[START]
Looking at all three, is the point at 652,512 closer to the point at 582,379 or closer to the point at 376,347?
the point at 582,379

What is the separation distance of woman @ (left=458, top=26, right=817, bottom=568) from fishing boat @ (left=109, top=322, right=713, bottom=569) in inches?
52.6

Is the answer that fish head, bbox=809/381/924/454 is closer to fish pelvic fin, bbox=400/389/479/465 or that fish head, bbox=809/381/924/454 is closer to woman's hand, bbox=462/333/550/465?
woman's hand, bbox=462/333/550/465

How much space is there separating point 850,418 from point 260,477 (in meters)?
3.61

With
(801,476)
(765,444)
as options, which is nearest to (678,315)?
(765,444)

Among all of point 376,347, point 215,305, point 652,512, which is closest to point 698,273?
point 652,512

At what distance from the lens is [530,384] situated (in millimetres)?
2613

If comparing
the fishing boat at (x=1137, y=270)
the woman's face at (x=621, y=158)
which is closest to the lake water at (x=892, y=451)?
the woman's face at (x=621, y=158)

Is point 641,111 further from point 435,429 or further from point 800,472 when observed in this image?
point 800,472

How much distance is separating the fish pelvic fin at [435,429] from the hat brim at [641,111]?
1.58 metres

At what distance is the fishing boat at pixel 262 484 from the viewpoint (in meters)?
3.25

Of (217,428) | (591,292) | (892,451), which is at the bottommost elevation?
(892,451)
[END]
*TASK DESCRIPTION*.
Write out all of the data above in full, word for word, keeping every line in its original order.

*RESULT FOR THIS EXERCISE*.
Looking at all three, is the point at 652,512 closer to the point at 582,379 or closer to the point at 376,347?
the point at 582,379

What is the separation distance of woman @ (left=458, top=26, right=817, bottom=568) from fishing boat @ (left=109, top=322, right=713, bottom=569) in inches?
52.6

Is the answer that fish head, bbox=809/381/924/454 is closer to fish pelvic fin, bbox=400/389/479/465 or that fish head, bbox=809/381/924/454 is closer to woman's hand, bbox=462/333/550/465?
woman's hand, bbox=462/333/550/465

How much space is there separating point 850,418 from point 260,477 (in meters)?
3.61

With
(801,476)
(765,444)
as options, which is nearest to (678,315)?
(765,444)

Among all of point 376,347, point 215,305, point 652,512, which is closest to point 698,273?
point 652,512

At what distance from the lens is [530,384] situated (in millimetres)?
2613

If comparing
the fishing boat at (x=1137, y=270)
the woman's face at (x=621, y=158)
which is closest to the lake water at (x=892, y=451)?
the woman's face at (x=621, y=158)

Is point 641,111 further from point 435,429 or further from point 800,472 when observed in this image?
point 800,472

How much distance is separating the fish pelvic fin at [435,429] from the hat brim at [641,111]?
1.58 metres

At what distance is the fishing boat at pixel 262 484 from the viewpoint (in meters)?
3.25

Of (217,428) | (591,292) | (892,451), which is at the bottommost elevation?
(892,451)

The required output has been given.